Müslüman çocuklar için alternatif eğitim girişimleri

​Müslüman çocuklar için alternatif eğitim girişimleri
​Müslüman çocuklar için alternatif eğitim girişimleri

Yaklaşık yirmi yıl önce ihtida etmiş biri olarak zamanımın çoğunu Müslüman öğrencilere öğretmenlik yaparak geçirdim. Önce onların genel eğitimiyle ilgileniyordum ancak süreç zaman içerisinde din eğitimi vermeye doğru ilerledi. Günümüzde Müslüman çocukların gündemi genel olarak seküler ve dinî mevzuların karışımından oluşuyor ancak ben bu iki mefhum arasında iyi bir köprü görevi görecek bir eğitime çok nadiren rastlıyorum.
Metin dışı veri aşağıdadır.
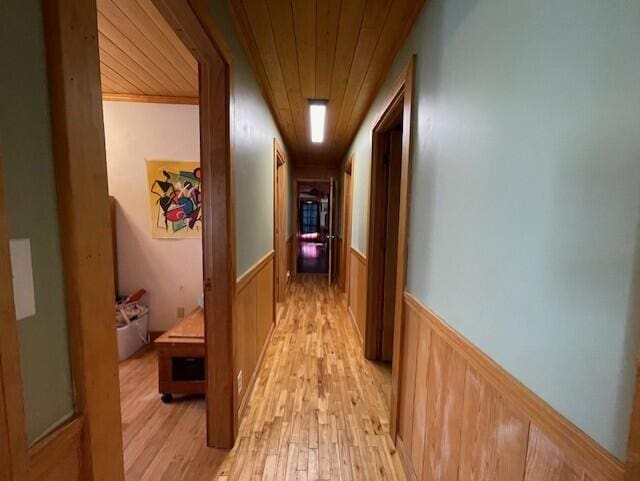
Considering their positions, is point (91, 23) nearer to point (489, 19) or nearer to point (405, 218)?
point (489, 19)

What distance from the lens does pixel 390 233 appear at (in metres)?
2.48

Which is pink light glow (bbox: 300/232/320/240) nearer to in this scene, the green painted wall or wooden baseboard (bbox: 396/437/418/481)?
wooden baseboard (bbox: 396/437/418/481)

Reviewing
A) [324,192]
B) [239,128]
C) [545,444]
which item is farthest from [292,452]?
[324,192]

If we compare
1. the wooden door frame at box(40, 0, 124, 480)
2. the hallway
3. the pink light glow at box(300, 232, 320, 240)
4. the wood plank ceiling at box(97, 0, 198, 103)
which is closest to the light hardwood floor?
the hallway

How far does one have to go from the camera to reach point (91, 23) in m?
0.58

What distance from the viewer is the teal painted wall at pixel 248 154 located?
1.58 metres

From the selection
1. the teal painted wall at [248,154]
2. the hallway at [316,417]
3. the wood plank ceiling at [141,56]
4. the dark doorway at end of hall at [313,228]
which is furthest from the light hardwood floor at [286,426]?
the dark doorway at end of hall at [313,228]

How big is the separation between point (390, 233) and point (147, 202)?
225 cm

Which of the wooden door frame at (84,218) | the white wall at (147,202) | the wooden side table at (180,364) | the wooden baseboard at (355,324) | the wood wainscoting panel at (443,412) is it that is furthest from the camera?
the wooden baseboard at (355,324)

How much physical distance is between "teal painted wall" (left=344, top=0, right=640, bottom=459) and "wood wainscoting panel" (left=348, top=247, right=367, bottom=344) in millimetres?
1699

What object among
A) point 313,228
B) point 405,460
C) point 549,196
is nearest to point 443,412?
point 405,460

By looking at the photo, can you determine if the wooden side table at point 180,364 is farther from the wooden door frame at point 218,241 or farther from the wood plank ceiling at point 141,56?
the wood plank ceiling at point 141,56

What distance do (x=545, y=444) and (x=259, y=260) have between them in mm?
2060

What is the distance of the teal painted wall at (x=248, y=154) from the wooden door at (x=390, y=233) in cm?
110
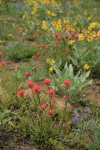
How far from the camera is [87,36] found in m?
5.75

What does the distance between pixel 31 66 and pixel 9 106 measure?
1442mm

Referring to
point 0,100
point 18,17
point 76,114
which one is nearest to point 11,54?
point 0,100

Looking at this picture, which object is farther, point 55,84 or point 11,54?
point 11,54

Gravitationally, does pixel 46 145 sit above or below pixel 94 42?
below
İslam’ın Altın Çağı’ndaki bilim, sanat ve dinin ne kadar güzel harmanlandığını düşündüğümde, bunu nerede kaybettiğimizi merak eder dururum.

Bu yüzden yakın bir zamanda ben ve diğer Müslüman eğitim grupları, çocuklarımızı 1001 Inventions (1001 Buluş/ www.1001inventions.com) gibi projeler ve tarihteki ünlü Müslümanların hayat hikâyelerini anlatan eğitim fuarları sayesinde İslam’ın Altın Çağı’nı öğrenmeleri için teşvik etmeye başladık. Bunun için Instagram’daki@muslimhomeschoolvillage sayfamızı kullandık.

Muslim Family Traditions (Müslüman Aile Gelenekleri / muslimfamilytraditions.wordpress.com) ismini taşıyan internet sayfam, diğer pek çok ilerici pedagoji metoduyla birlikte Waldorf (Rudolf Steiner) eğitim metodundan ilham alarak ortaya koyduğu yeni müfredat tarzını paylaşma amacıyla 2015 yılında kuruldu.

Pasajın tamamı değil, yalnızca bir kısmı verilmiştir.